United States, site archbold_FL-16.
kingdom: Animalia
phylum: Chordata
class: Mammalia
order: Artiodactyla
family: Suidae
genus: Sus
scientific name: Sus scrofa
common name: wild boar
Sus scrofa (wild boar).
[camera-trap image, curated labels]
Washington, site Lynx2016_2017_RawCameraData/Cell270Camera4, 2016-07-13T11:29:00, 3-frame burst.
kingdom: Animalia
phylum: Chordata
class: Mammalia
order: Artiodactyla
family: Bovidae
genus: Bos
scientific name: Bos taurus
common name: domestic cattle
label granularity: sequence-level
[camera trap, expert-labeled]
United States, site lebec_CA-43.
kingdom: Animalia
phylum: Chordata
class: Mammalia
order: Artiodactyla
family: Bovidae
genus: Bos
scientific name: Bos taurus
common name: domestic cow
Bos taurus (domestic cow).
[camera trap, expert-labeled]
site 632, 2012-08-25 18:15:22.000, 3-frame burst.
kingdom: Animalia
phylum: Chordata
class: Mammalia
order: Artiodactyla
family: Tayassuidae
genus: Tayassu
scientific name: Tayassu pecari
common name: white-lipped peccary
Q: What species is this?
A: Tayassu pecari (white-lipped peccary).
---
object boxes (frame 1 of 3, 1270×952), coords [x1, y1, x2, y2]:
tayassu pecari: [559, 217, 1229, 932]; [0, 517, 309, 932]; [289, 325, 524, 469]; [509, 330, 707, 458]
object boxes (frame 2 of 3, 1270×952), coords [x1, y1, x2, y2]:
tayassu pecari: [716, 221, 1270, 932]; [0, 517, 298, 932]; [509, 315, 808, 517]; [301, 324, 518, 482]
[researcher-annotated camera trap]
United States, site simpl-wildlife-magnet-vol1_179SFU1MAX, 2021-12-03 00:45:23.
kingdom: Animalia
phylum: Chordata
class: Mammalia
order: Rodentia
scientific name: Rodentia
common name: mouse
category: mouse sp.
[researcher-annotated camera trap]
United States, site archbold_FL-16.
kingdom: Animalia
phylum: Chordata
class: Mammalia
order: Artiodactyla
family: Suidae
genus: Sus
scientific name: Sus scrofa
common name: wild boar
= = = = = = =
Output all of the data again, exactly.

*Answer section:*
United States, site archbold_FL-16.
kingdom: Animalia
phylum: Chordata
class: Mammalia
order: Artiodactyla
family: Suidae
genus: Sus
scientific name: Sus scrofa
common name: wild boar
Sus scrofa (wild boar).
[camera-trap image, curated labels]
Washington, site Lynx2016_2017_RawCameraData/Cell270Camera4, 2016-07-13T11:29:00, 3-frame burst.
kingdom: Animalia
phylum: Chordata
class: Mammalia
order: Artiodactyla
family: Bovidae
genus: Bos
scientific name: Bos taurus
common name: domestic cattle
label granularity: sequence-level
[camera trap, expert-labeled]
United States, site lebec_CA-43.
kingdom: Animalia
phylum: Chordata
class: Mammalia
order: Artiodactyla
family: Bovidae
genus: Bos
scientific name: Bos taurus
common name: domestic cow
Bos taurus (domestic cow).
[camera trap, expert-labeled]
site 632, 2012-08-25 18:15:22.000, 3-frame burst.
kingdom: Animalia
phylum: Chordata
class: Mammalia
order: Artiodactyla
family: Tayassuidae
genus: Tayassu
scientific name: Tayassu pecari
common name: white-lipped peccary
Q: What species is this?
A: Tayassu pecari (white-lipped peccary).
---
object boxes (frame 1 of 3, 1270×952), coords [x1, y1, x2, y2]:
tayassu pecari: [559, 217, 1229, 932]; [0, 517, 309, 932]; [289, 325, 524, 469]; [509, 330, 707, 458]
object boxes (frame 2 of 3, 1270×952), coords [x1, y1, x2, y2]:
tayassu pecari: [716, 221, 1270, 932]; [0, 517, 298, 932]; [509, 315, 808, 517]; [301, 324, 518, 482]
[researcher-annotated camera trap]
United States, site simpl-wildlife-magnet-vol1_179SFU1MAX, 2021-12-03 00:45:23.
kingdom: Animalia
phylum: Chordata
class: Mammalia
order: Rodentia
scientific name: Rodentia
common name: mouse
category: mouse sp.
[researcher-annotated camera trap]
United States, site archbold_FL-16.
kingdom: Animalia
phylum: Chordata
class: Mammalia
order: Artiodactyla
family: Suidae
genus: Sus
scientific name: Sus scrofa
common name: wild boar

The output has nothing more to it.